> **Text excerpt**:
════════════════

Events from the year 1876 in Canada.

Incumbents

Crown 
 Monarch – Victoria

Federal government 
 Governor General – Frederick Hamilton-Temple-Blackwood 
 Prime Minister – Alexander Mackenzie
 Chief Justice – William Buell Richards (Ontario) 
 Parliament – 3rd

Provincial governments

Lieutenant governors 
Lieutenant Governor of British Columbia – Joseph Trutch (until June 27) then Albert Norton Richards  
Lieutenant Governor of Manitoba – Alexander Morris
Lieutenant Governor of New Brunswick – Samuel Leonard Tilley
Lieutenant Governor of the North-West Territories – David Laird (from October 7)
Lieutenant Governor of Nova Scotia – Adams George Archibald     
Lieutenant Governor of Ontario – Donald Alexander Macdonald   
Lieutenant Governor of Prince Edward Island – Robert Hodgson  
Lieutenant Governor of Quebec – René-Édouard Caron (until December 13) then Luc Letellier de St-Just (from December 15)

Premiers    
Premier of British Columbia – George Anthony Walkem (until February 1) then Andrew Charles Elliott   
Premier of Manitoba – Robert Atkinson Davis  
Premier of New Brunswick – George Edwin King   
Premier of Nova Scotia – Philip Carteret Hill   
Premier of Ontario – Oliver Mowat    
Premier of Prince Edward Island – Lemuel Cambridge Owen (until August 1) then Louis Henry Davies 
Premier of Quebec – Charles Boucher de Boucherville

Territorial governments

Lieutenant governors 
 Lieutenant Governor of Keewatin – Alexander Morris (from October 7)
 Lieutenant Governor of the Northwest Territories – Alexander Morris then David Laird

Events
January 1 – The building of Fredericton City Hall is completed
February 1 – Andrew Elliott becomes premier of British Columbia, replacing George Walkem
April 12 - The Indian Act is passed. Consolidating and expanding on existing Canadian laws, it defines the special status and land regulations of Aboriginal peoples in Canada who live on reserves; status Indians have no vote in Canadian elections and are exempt from taxes
July 1 – The Intercolonial Railway connecting central Canada to the Maritimes is completed
August – Sir Louis Henry Davies becomes Premier of Prince Edward Island, replacing Lemuel Cambridge Owen
August 10 – The world's first long-distance phone call connects the Bell residence with a shoe and boot store in nearby Paris, Ontario.

════════════════

> **Problems and tasks**:
[1] Return the passage of the 1876 in Canada text starting with "Federal government" and going on through "Laird (from October 7)".
[2] Using the 1876 in Canada text, explain in one to three sentences what the Indian Act passed on April 12 did.
[3] State whether each statement agrees with the 1876 in Canada text, answering yes or no and quoting the deciding words: (a) Oliver Mowat was Premier of Ontario; (b) the Intercolonial Railway was completed on August 10; (c) status Indians could vote in Canadian elections.
The items that follow have no connection to the 1876 in Canada text.

(Stored items)
════════════════

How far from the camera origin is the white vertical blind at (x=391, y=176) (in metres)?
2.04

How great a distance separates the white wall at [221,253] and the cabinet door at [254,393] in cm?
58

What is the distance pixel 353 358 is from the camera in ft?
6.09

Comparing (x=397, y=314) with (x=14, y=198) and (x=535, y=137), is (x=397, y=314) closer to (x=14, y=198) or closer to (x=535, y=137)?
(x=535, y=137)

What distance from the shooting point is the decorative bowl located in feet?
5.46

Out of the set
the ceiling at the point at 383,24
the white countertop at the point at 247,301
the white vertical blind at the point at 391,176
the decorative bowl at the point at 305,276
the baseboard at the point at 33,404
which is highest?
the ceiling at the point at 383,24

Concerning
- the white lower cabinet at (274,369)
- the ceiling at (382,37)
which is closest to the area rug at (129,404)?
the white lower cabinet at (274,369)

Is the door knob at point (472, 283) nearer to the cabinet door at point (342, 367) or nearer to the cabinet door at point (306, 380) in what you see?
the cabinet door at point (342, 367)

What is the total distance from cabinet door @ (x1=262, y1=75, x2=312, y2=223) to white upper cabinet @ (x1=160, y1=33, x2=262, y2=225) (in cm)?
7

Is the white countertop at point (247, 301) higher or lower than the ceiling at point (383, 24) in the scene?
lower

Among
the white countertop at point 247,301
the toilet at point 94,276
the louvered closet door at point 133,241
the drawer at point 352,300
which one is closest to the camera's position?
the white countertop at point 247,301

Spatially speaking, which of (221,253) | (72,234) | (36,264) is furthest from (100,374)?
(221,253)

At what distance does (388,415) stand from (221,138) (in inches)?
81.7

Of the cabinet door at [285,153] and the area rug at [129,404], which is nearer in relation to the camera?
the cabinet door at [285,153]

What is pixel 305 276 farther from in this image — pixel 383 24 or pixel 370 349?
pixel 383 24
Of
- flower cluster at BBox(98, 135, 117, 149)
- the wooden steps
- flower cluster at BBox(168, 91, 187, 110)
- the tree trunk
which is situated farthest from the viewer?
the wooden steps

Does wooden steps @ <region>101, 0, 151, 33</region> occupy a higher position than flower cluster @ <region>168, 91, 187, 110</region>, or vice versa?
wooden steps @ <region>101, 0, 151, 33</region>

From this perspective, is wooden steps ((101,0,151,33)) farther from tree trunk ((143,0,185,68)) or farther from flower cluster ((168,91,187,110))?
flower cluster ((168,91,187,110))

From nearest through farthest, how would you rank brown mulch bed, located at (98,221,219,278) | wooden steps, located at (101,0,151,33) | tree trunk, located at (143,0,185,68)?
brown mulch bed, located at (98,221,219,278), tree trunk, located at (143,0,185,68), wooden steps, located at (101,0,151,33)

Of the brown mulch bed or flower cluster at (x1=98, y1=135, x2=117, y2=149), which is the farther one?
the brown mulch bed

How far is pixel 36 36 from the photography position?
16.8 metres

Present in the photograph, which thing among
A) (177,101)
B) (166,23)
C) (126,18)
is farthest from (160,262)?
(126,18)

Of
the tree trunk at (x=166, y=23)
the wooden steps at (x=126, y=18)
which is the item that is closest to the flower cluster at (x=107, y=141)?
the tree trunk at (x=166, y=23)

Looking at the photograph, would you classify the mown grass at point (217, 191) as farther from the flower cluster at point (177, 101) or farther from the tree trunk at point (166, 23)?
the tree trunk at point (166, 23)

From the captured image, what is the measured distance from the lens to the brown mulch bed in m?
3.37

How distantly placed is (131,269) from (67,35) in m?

════════════════

> **Answers provided**:
[1]
Federal government 
 Governor General – Frederick Hamilton-Temple-Blackwood 
 Prime Minister – Alexander Mackenzie
 Chief Justice – William Buell Richards (Ontario) 
 Parliament – 3rd

Provincial governments

Lieutenant governors 
Lieutenant Governor of British Columbia – Joseph Trutch (until June 27) then Albert Norton Richards  
Lieutenant Governor of Manitoba – Alexander Morris
Lieutenant Governor of New Brunswick – Samuel Leonard Tilley
Lieutenant Governor of the North-West Territories – David Laird (from October 7)

[2] The Indian Act consolidated and expanded on existing Canadian laws. It defined the special status and land regulations of Aboriginal peoples in Canada who live on reserves. Under it, status Indians had no vote in Canadian elections and were exempt from taxes.

[3]
(a) Yes: "Premier of Ontario – Oliver Mowat"
(b) No: "July 1 – The Intercolonial Railway connecting central Canada to the Maritimes is completed"
(c) No: "status Indians have no vote in Canadian elections"